One word really struck me, and it affected my body and CNS, etc, profoundly overwhelming "VIBRATING" from the inside out, like my cells were rubbing against each other with no fluid in-between to cushion them, creating this phenomena. My CNS went throu the roof and the slightest effort to do something made my whole body and CNS vibrate more unnoticeable to any one else of course, meditating was impossible for years. I could feel the energy come out my finger tips unseen, the more I pushed myself the worse it got so did the ME/CFS. I felt I may not be able to live in my body any more with the rest of the symptoms, and that I was going crazy, my eye site was exaggerated, sound, noise, light. I don't see ME/CFS SURVIVORS mention it often, many are not affected this way, for me it lessened after menopause, so did my FM but still remains.

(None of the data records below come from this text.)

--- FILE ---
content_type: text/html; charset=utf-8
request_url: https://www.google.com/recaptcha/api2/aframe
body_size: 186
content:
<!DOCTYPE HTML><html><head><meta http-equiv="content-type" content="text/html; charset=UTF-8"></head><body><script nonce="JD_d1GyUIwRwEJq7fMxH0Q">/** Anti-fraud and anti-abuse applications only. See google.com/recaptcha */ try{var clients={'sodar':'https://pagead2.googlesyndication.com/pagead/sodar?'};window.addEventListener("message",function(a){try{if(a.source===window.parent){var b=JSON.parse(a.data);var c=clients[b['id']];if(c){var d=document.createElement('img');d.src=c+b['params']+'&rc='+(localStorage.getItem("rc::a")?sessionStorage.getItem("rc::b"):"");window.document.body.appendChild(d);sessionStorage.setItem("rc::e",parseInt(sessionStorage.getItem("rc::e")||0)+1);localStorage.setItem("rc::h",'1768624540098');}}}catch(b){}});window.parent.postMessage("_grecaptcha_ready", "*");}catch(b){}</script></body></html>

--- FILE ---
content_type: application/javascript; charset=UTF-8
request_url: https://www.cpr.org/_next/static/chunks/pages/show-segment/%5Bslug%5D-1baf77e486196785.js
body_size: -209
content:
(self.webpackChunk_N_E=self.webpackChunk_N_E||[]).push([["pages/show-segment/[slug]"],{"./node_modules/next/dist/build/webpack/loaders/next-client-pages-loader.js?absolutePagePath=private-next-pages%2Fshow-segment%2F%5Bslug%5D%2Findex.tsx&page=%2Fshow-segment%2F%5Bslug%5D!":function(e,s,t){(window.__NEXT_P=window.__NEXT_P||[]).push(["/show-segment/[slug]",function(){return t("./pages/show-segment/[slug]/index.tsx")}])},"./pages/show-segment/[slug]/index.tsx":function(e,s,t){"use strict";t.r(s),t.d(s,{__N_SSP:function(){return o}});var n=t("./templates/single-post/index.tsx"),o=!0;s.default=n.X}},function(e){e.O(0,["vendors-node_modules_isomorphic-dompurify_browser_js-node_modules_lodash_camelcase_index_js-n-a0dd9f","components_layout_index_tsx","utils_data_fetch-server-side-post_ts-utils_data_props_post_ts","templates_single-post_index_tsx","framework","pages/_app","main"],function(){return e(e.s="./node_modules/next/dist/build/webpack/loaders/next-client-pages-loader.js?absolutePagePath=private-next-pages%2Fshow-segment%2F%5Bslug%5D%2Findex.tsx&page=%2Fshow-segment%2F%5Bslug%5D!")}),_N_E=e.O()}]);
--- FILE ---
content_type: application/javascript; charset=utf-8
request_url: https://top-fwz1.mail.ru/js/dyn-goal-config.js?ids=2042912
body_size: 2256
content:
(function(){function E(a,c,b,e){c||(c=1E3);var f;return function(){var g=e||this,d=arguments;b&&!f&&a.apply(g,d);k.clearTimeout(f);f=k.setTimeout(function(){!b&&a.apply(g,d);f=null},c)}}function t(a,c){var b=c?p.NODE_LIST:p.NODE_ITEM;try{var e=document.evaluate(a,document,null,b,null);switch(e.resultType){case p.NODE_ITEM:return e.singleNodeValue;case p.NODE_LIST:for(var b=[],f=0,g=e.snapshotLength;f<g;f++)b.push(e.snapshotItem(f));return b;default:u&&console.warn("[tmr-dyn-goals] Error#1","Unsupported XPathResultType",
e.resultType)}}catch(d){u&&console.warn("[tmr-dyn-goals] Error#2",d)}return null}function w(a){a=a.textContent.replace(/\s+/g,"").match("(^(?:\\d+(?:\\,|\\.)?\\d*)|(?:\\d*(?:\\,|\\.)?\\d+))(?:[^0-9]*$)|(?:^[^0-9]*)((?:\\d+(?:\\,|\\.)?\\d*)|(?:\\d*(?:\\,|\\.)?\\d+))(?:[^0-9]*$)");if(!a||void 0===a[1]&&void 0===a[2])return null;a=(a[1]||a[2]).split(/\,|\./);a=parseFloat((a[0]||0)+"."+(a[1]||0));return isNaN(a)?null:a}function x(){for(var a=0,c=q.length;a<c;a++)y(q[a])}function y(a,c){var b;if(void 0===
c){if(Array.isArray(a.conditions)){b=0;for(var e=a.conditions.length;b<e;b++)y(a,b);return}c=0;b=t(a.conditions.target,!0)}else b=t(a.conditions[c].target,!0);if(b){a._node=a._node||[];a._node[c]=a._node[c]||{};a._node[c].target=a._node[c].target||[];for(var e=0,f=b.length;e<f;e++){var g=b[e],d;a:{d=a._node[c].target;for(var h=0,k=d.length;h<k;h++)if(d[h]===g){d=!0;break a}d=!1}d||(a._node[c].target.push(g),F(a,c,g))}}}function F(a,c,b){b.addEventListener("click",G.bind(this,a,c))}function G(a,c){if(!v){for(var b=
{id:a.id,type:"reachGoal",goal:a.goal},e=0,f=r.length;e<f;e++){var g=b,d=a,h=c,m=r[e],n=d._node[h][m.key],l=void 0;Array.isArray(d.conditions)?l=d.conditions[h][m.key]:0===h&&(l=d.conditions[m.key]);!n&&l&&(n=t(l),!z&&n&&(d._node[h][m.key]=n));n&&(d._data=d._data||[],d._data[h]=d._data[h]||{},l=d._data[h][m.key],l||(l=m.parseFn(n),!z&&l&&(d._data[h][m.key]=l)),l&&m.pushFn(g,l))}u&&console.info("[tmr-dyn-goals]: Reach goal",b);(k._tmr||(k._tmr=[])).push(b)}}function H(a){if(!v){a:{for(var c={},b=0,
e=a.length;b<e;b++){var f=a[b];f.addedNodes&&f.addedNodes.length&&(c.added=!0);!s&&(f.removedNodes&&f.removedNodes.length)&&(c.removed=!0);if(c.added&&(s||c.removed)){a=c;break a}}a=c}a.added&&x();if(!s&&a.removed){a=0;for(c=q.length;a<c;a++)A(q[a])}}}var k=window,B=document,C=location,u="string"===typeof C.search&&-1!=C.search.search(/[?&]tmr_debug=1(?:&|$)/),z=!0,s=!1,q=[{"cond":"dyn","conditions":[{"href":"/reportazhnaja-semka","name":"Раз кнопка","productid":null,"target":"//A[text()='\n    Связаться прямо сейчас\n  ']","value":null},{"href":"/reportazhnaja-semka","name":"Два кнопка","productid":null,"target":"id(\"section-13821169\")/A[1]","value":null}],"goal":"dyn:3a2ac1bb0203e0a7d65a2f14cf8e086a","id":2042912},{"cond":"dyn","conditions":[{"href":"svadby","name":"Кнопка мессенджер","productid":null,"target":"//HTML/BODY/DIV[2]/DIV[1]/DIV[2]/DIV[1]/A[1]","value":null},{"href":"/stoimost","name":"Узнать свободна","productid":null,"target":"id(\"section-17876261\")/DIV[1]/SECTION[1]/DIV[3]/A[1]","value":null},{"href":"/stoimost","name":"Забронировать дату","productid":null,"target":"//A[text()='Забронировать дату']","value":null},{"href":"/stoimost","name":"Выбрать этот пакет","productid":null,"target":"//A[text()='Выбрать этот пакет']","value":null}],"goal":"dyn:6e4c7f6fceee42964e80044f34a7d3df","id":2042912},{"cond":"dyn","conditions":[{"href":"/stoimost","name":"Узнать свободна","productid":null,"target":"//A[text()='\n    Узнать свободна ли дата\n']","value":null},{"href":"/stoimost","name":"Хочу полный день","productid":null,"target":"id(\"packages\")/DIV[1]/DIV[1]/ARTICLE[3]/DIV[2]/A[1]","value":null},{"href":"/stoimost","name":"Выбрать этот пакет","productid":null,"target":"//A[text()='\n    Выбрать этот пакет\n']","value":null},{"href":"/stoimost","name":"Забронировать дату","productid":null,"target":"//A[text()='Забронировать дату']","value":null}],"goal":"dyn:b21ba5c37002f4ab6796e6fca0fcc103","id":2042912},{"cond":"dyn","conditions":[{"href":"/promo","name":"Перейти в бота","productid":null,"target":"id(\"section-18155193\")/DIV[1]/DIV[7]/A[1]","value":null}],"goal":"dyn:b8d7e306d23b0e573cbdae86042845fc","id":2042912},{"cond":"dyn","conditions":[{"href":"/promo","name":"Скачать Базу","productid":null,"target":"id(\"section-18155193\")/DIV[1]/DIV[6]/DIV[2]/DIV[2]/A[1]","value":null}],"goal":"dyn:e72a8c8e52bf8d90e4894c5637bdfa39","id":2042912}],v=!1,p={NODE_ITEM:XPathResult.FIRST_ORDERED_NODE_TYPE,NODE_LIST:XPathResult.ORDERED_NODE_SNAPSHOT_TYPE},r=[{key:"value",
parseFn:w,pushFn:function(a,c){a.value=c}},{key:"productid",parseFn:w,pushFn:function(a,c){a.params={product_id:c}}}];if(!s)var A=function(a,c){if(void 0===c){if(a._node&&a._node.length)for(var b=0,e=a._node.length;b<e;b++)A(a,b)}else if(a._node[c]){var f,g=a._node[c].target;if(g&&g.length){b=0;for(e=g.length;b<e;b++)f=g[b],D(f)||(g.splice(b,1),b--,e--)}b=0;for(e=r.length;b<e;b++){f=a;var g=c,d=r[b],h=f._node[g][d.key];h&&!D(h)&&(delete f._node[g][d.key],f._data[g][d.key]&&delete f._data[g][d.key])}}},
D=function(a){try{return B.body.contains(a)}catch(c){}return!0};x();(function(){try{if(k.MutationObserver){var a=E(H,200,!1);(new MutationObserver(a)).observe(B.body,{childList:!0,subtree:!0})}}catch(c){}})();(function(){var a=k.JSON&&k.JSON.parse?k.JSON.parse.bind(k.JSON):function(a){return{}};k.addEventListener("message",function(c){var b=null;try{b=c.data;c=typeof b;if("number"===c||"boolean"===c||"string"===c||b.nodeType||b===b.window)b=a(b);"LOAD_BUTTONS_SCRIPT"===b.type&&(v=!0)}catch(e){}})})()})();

I work with meditation cd's now when I can tolerate them, and positive affirmation journaling , I go in spurts of on/off, and get on that horse again.

Family and friend support 'real life", many ME/CFS survivors do not have that and it makes it a much harder go, with that said when you are really bad off you don't want someone around.

Thank you for sharing and writing, the more than can about this illnesses the more awareness it will bring, and hopefully, as in this article here, some comfort and help to those that read it, that may be able to glean from it, something that will help them.

I find forgiving myself a trap I get into, that after all these years of having ME/CFS, 1991, that I didn't push myself hard enough, or I pushed myself too much. I am a libra, you would think I had balance written across my heart and forehead, unfortunately it has always been a struggle for me and I almost always push boundaries testing.
namaste

Thanks Jody!

I really like #'s 6 and 8. Good advice, thanks!

Thanks Jody! Please keep writing!

Great post. Thanks so much for such an accurate description of the experience of CFS and for the positive thoughts that you bring.

Jody...you and I, and many others, may lose the odd battle, but we are determined, cuz, to ultimately win this WAR!! Another fantastic article that once again hits the nail smack on the head!